- **Document passage**:
════════════════

"I'm an ordinary person who talks to the audience". Interview with Vladimir Korenev

"I'm an ordinary person who talks to the audience". Interview with Vladimir Korenev
On 13 and 14 April, the Stanislavsky Electro Theatre will host an opening night of the performance 'Sunset Boulevard Maids'. Theatre lead actor and director Vladimir Korenev tells about production, stagecraft and experiments he is fond of.

Vladimir Korenev is one of the most prominent figures in Russian cinema. Back in the 1960s, the audience fell in love with his Ichthyander character in 'The Amphibian Man' movie. His peers wanted to look like him, and girls flooded the handsome actor with love letters.

More than 50 years ago, Korenev came to the Moscow Stanislavsky Drama Theatre and eventually became a lead actor. New life of the Stanislavsky Electro Theatre started in 2015 with a fantastic performance of 'The Bluebird', starring Vladimir Korenev and his wife Aleftina Konstantinova as Tiltil and Mitil. The theatre's new play 'Sunset Boulevard Maids' is the first actor's work as a director on the stage he used to perform on.

════════════════

- **Extracted data**:
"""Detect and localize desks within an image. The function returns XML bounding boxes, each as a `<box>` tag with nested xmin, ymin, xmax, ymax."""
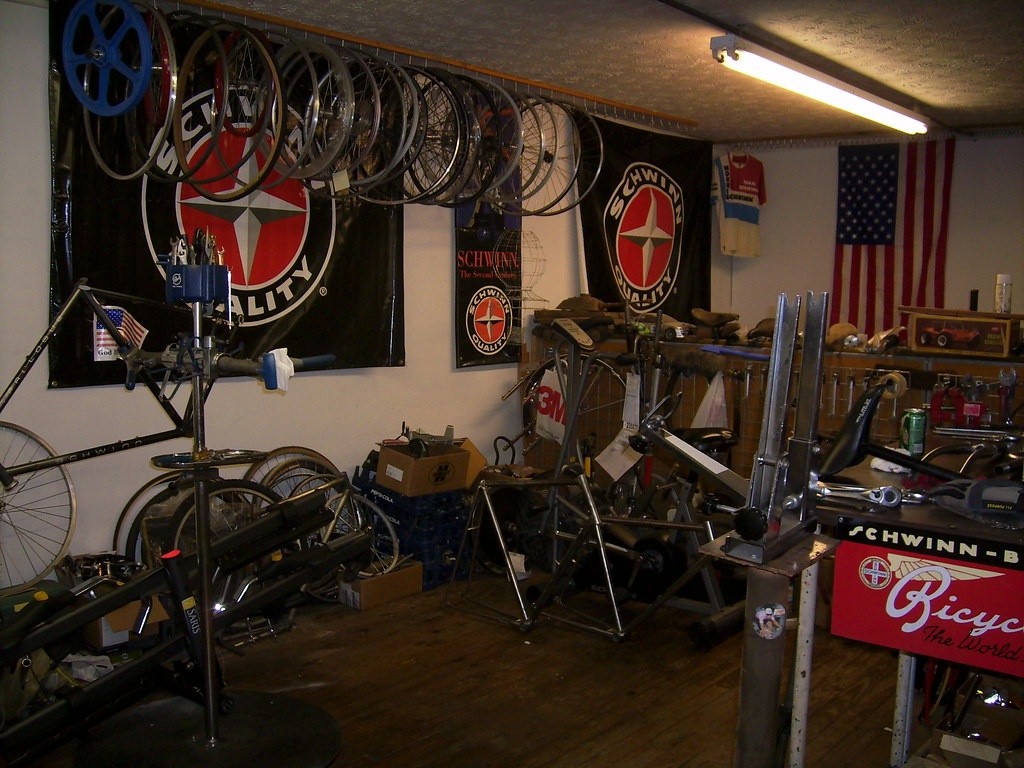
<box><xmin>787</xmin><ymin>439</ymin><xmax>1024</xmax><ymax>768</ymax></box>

════════════════

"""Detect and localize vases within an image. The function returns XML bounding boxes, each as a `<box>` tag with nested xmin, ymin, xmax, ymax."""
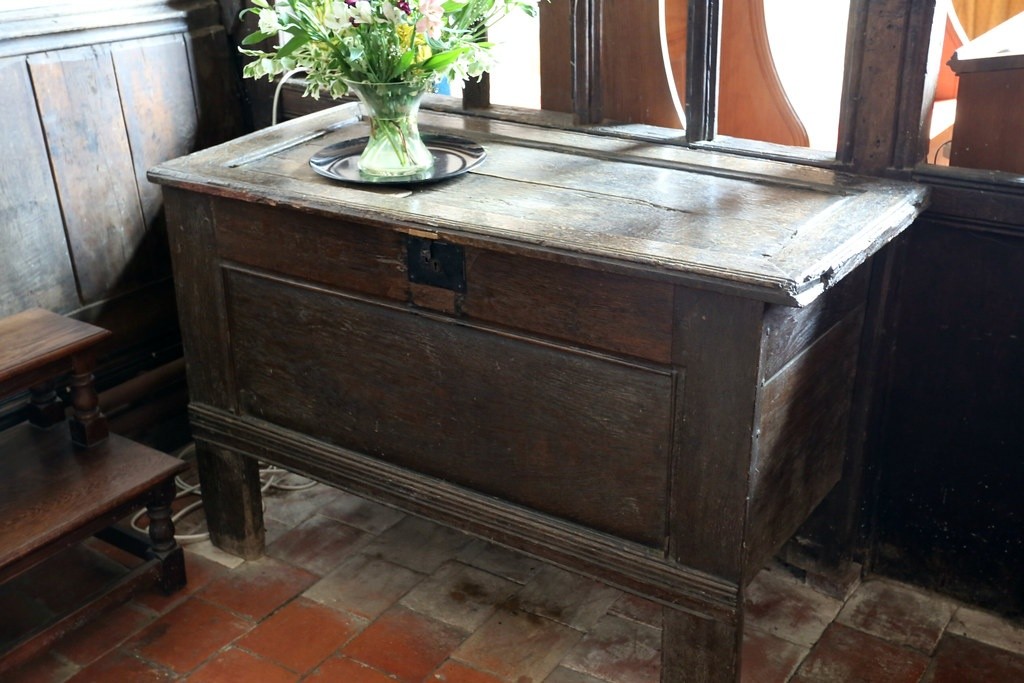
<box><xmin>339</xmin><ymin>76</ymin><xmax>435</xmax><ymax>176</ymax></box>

════════════════

- **Tasks to complete**:
**a.** List every film, performance, or play title that the Vladimir Korenev interview names.
**b.** Pick up the Vladimir Korenev interview after its final sentence and keep writing it.

- **Results by task**:
**a.**
'Sunset Boulevard Maids'
'The Amphibian Man'
'The Bluebird'

**b.**
— Vladimir, your performance is based on two works - Jean Genet's play 'The Maids' and the 'Sunset Boulevard' film by Billy Wilder. What have both of them brought to your performance? What is your production about?

Watch the performance and you will understand. It is impossible to explain in short if you haven’t seen the Wilder's film and haven’t read the play. To be honest, I would be surprised to know someone read it. I read it when I was 60. It is a very sophisticated book. A very rich woman, Madame, lives in a luxurious flat with two maids, young sisters Solange and Claire. Madame has a lover, who is put into prison. Maids admire the life their hostess leads, they are captivated by all this glamour. And finally, it becomes their obsession.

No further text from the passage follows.